What the task asks:
Pictures stay out, but every line of the data is copied exactly.

Dataset content:

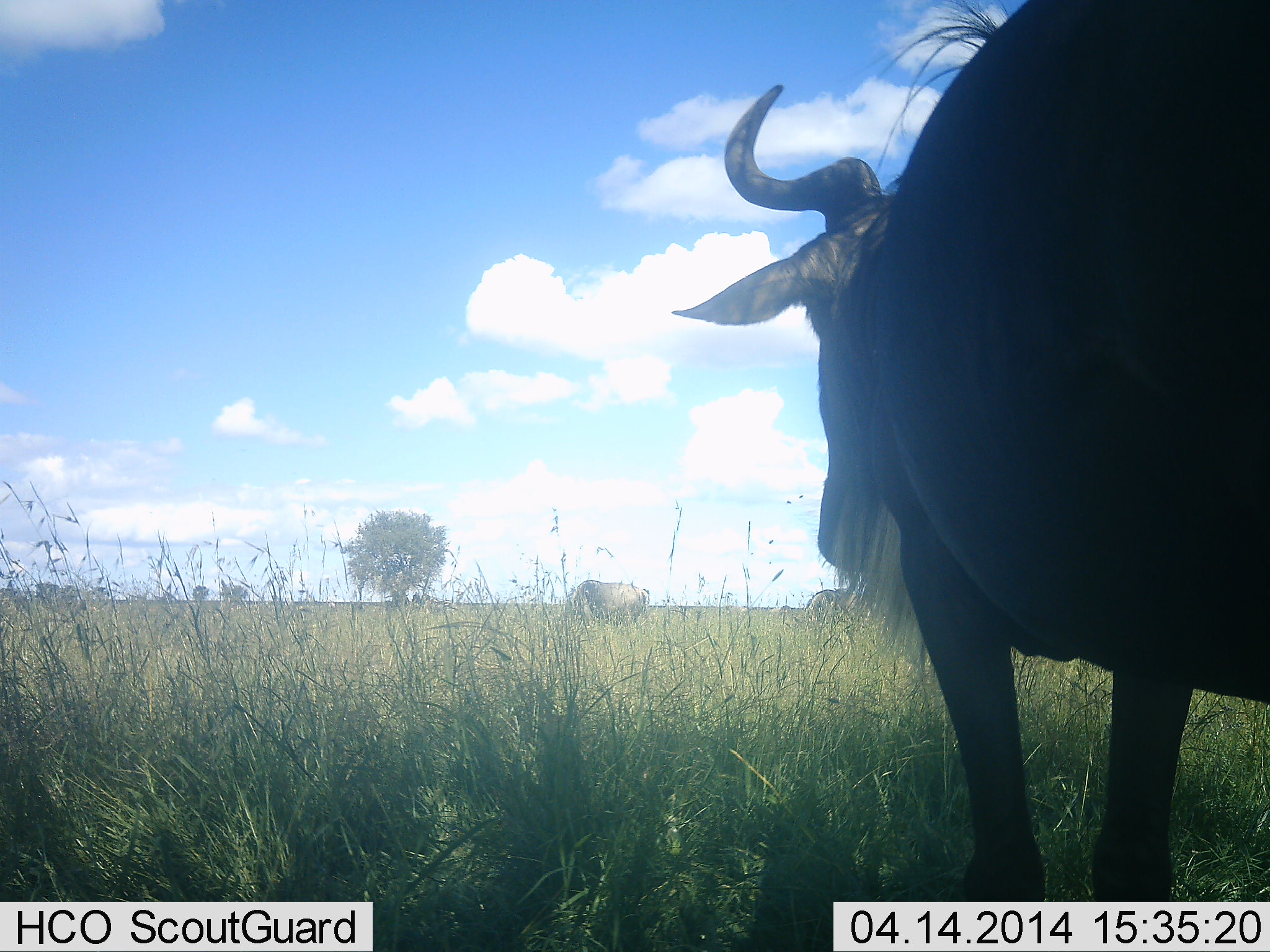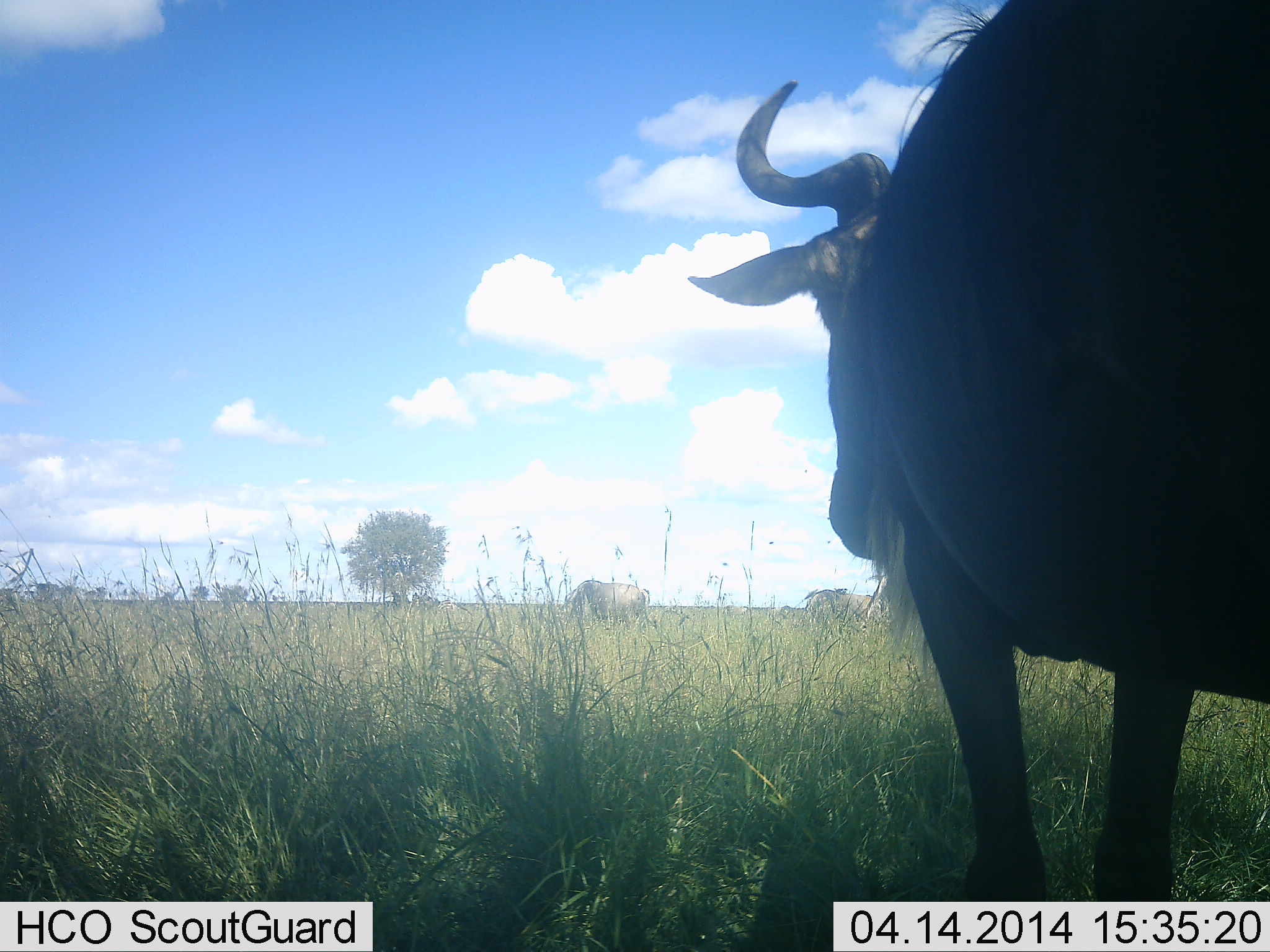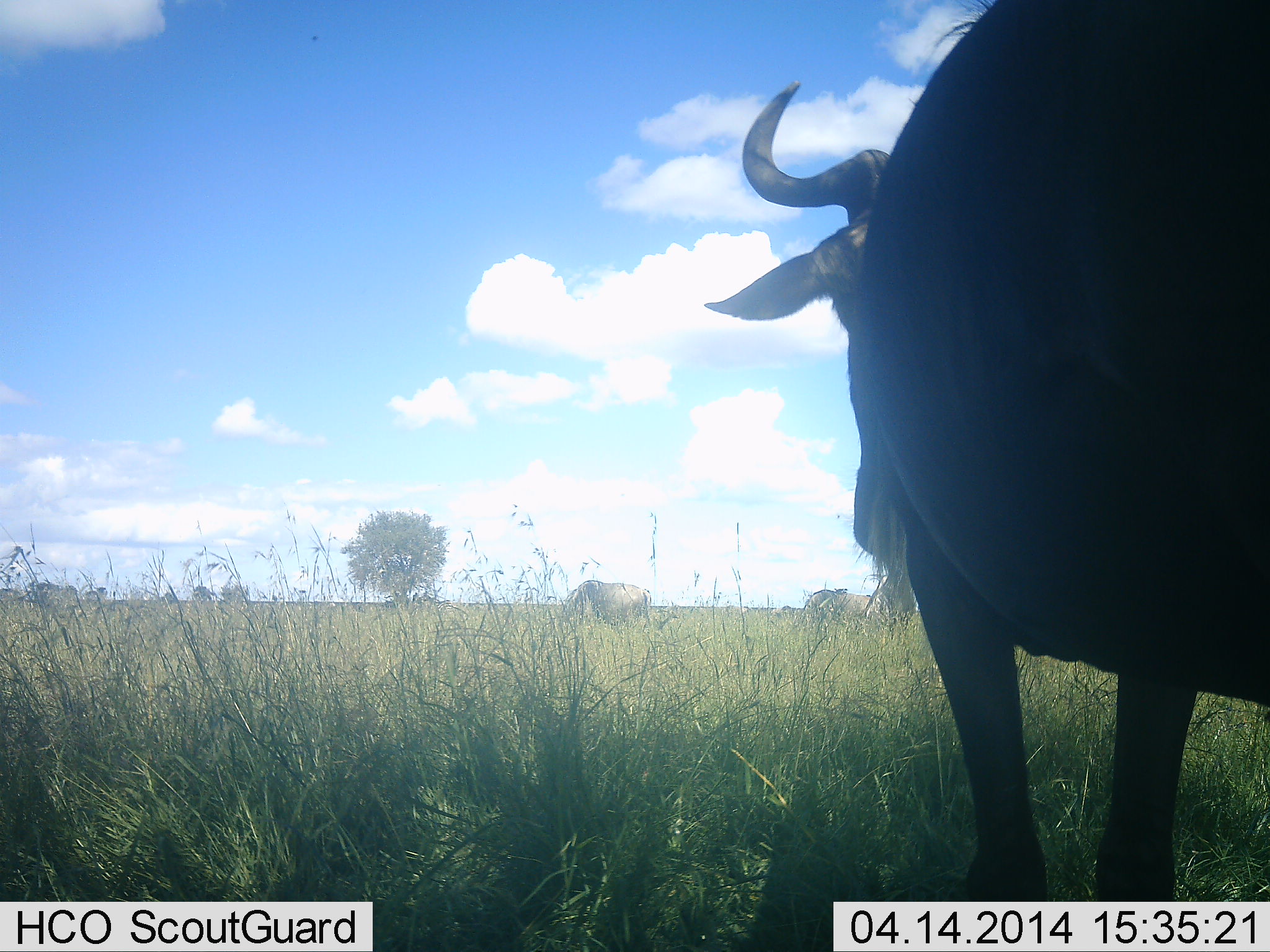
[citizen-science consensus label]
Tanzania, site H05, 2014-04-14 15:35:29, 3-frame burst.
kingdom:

Result of the exercise:
[citizen-science consensus label]
Tanzania, site H05, 2014-04-14 15:35:29, 3-frame burst.
kingdom:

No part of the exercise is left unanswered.